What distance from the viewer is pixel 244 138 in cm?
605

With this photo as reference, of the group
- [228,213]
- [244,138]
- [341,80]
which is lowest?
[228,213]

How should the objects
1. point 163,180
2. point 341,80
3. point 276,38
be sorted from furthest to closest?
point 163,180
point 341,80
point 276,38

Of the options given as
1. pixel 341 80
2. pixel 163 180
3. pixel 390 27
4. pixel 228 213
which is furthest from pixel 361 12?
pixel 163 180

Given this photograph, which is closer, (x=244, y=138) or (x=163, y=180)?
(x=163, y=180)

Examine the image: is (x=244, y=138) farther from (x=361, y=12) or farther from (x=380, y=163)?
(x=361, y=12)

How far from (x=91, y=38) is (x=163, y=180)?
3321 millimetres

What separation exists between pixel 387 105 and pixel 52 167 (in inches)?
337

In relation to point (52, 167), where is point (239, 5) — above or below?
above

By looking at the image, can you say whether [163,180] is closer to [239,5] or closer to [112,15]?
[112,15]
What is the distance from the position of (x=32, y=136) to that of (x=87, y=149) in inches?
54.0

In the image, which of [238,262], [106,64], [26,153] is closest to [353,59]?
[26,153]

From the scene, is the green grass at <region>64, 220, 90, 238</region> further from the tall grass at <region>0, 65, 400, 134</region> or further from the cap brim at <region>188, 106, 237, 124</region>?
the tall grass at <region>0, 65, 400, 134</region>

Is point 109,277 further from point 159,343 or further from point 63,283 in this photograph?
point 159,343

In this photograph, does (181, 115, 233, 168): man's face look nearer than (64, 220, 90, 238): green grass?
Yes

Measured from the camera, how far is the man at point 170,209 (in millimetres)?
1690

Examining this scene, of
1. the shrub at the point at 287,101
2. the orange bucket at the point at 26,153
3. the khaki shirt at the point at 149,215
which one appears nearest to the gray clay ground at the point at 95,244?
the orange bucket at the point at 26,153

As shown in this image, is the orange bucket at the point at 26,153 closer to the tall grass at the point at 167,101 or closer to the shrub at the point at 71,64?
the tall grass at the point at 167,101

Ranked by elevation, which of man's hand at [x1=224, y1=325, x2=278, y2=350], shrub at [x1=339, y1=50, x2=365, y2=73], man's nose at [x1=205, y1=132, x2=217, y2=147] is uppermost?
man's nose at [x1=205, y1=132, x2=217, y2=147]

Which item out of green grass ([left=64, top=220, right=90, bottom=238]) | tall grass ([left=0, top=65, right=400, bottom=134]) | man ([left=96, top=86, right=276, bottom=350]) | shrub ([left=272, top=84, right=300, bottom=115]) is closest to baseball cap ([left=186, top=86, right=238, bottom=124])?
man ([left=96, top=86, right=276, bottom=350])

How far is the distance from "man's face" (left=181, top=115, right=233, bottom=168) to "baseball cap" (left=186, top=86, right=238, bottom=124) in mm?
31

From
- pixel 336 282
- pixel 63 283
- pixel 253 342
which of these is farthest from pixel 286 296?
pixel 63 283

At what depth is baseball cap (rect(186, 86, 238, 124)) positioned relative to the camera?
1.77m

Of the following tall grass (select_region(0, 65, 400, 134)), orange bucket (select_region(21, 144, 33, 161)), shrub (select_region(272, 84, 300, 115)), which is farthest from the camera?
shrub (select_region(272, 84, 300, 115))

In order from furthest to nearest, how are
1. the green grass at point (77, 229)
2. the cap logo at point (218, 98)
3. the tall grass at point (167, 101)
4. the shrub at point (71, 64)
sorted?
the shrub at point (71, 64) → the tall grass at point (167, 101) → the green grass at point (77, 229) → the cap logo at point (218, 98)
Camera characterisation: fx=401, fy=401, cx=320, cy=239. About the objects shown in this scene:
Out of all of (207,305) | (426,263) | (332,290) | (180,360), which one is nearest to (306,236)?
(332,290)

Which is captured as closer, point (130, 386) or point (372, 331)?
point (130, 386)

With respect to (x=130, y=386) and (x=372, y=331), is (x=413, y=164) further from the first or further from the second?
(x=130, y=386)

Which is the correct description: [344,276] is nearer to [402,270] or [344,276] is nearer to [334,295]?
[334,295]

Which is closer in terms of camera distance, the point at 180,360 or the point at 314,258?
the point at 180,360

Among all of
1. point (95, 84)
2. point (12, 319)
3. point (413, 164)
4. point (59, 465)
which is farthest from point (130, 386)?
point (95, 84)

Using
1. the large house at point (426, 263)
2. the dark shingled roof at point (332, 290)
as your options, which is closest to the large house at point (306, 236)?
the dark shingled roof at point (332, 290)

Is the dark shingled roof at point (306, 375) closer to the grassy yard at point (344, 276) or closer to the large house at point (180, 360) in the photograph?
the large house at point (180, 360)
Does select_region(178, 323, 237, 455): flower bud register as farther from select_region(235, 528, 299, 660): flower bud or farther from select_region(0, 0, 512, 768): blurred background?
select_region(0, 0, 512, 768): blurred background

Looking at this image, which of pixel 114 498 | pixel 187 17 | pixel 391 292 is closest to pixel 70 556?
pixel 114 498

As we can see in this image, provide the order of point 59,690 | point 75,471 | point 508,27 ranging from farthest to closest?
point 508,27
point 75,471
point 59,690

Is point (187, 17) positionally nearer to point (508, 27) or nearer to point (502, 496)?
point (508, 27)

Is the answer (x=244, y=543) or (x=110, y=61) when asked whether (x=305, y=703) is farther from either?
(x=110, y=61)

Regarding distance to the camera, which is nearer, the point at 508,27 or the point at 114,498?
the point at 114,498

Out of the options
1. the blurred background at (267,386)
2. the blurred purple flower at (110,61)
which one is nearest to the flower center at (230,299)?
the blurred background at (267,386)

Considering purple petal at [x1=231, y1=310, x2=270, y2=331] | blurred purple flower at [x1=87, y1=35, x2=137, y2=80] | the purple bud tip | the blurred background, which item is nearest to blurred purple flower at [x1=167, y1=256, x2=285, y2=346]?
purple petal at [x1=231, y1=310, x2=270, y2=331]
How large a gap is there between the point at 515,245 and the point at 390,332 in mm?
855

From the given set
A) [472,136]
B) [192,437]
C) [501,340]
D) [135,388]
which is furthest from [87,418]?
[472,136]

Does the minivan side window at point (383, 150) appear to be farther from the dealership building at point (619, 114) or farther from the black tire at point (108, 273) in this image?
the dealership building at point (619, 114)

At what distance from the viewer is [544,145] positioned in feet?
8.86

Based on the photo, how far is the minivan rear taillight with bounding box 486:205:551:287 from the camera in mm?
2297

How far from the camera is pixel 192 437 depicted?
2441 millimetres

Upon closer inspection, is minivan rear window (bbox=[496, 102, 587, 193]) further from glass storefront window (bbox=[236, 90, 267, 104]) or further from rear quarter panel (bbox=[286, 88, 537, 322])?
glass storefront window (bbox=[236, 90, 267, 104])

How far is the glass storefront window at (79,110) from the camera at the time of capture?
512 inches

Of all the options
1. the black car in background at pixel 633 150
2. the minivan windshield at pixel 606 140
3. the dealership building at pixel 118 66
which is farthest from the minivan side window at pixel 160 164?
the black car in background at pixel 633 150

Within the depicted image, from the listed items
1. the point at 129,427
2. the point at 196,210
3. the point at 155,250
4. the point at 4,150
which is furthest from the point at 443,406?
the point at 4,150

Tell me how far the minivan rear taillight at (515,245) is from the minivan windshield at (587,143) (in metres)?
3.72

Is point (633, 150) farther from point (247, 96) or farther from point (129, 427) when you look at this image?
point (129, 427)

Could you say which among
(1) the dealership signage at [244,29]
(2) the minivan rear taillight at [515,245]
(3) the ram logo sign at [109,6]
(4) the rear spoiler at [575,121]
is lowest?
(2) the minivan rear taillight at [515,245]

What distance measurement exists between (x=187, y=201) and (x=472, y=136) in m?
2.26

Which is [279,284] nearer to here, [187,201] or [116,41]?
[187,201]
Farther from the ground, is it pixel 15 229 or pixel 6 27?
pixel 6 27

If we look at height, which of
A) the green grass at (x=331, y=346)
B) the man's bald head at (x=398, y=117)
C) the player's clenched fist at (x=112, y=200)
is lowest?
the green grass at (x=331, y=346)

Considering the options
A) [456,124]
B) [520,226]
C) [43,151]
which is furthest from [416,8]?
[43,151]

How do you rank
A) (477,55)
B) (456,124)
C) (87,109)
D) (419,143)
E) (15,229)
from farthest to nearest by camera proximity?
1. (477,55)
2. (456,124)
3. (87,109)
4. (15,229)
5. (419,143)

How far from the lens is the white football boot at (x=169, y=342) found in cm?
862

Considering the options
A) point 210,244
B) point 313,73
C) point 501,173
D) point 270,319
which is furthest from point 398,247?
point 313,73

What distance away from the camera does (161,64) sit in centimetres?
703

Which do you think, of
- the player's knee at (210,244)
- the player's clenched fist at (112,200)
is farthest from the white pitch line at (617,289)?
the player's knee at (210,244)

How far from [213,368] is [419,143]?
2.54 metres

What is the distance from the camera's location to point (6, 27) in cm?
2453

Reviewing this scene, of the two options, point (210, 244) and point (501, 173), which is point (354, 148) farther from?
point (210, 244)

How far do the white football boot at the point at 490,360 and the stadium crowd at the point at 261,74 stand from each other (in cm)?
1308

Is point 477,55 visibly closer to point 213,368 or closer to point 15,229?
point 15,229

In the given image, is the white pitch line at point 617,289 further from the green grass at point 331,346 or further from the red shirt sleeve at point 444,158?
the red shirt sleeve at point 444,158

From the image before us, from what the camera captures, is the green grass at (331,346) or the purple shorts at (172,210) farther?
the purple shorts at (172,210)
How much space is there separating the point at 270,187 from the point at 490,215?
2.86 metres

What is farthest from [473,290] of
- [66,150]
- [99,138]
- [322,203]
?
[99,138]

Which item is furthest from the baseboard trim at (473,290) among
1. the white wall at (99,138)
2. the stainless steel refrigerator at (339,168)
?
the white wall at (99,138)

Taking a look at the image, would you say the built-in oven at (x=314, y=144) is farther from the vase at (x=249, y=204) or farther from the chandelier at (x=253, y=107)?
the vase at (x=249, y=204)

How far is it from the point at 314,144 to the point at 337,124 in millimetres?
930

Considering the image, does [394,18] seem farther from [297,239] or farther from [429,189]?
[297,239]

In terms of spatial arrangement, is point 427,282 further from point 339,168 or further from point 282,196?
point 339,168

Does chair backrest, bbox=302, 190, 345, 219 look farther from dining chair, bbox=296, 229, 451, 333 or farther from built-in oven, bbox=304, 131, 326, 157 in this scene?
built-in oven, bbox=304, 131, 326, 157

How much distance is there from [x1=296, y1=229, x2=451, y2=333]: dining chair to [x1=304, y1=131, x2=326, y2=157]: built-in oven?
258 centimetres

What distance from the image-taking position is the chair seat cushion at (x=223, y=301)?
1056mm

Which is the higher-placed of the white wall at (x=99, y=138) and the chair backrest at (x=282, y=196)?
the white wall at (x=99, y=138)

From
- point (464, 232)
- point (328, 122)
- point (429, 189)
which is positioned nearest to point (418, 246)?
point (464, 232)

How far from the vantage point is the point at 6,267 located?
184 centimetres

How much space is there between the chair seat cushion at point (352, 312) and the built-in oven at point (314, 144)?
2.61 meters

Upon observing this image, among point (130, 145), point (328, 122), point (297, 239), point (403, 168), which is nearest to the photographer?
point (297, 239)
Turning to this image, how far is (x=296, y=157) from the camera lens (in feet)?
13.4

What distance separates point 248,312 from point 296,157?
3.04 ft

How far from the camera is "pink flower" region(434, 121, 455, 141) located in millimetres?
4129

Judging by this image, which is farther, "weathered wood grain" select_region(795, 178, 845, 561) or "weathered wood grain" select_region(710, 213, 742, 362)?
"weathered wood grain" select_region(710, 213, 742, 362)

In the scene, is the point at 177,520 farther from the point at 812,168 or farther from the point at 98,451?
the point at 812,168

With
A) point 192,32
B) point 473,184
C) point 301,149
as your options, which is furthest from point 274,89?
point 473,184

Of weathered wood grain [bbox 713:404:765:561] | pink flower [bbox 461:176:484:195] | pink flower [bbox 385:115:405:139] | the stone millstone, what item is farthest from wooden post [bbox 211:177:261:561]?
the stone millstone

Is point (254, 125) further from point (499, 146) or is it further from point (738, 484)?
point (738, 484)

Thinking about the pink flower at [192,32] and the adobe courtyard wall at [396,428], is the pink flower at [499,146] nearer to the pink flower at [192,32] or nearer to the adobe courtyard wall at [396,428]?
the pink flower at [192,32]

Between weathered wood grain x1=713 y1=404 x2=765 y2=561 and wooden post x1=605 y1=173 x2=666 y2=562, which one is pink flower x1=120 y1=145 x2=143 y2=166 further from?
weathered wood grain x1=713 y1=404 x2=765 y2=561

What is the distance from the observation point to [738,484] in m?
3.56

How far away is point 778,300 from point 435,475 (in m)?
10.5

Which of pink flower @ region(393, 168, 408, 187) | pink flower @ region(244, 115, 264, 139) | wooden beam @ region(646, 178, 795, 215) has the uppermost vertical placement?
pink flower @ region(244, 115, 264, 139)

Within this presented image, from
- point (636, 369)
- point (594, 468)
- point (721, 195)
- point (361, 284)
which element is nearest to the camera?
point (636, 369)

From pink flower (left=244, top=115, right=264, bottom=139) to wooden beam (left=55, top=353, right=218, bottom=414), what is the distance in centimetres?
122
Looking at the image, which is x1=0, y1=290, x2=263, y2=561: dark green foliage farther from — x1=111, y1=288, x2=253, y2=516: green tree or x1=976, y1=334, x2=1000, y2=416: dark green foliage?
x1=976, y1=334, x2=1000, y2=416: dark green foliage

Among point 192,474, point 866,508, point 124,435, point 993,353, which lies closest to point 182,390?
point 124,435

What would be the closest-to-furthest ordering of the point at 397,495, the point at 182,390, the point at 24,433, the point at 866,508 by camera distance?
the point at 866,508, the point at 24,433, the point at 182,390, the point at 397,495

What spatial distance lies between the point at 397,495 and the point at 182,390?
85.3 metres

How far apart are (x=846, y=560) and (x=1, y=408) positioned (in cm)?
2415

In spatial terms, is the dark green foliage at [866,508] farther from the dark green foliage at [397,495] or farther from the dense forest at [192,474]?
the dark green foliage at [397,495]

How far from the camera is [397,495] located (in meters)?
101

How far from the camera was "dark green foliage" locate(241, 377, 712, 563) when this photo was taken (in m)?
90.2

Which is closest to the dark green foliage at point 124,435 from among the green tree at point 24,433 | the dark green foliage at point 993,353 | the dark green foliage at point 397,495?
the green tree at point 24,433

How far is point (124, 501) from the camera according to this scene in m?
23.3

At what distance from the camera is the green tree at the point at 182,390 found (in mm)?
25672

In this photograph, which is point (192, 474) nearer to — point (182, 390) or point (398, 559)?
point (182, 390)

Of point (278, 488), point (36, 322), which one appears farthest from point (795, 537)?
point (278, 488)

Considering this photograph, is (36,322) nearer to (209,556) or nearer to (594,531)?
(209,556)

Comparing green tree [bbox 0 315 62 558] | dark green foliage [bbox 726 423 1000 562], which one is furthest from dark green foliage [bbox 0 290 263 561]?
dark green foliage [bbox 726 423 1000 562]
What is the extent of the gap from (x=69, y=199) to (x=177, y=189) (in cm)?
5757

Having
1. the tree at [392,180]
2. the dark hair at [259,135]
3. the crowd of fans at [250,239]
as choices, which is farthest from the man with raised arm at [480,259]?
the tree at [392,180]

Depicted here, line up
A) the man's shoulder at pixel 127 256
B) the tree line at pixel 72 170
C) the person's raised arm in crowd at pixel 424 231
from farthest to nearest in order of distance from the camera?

Job:
Exactly reproduce the lines from the one containing "How far is point" through the end of the records, and only those lines.

Correct result:
How far is point (124, 501) from the camera according to this scene in m?
23.3

At what distance from the camera is the green tree at the point at 182,390 found (in mm)?
25672

In this photograph, which is point (192, 474) nearer to — point (182, 390) or point (398, 559)?
point (182, 390)

Of point (278, 488), point (36, 322), which one appears farthest from point (795, 537)?
point (278, 488)

Considering this photograph, is (36,322) nearer to (209,556) or nearer to (594,531)?
(209,556)

Comparing green tree [bbox 0 315 62 558] | dark green foliage [bbox 726 423 1000 562], which one is furthest from dark green foliage [bbox 0 290 263 561]?
dark green foliage [bbox 726 423 1000 562]
What is the extent of the gap from (x=69, y=199) to (x=177, y=189) (in cm)?
5757

Having
1. the tree at [392,180]
2. the dark hair at [259,135]
3. the crowd of fans at [250,239]
as choices, which is farthest from the man with raised arm at [480,259]?
the tree at [392,180]

Depicted here, line up
A) the man's shoulder at pixel 127 256
B) the tree line at pixel 72 170
C) the person's raised arm in crowd at pixel 424 231
from farthest to nearest in order of distance from the camera?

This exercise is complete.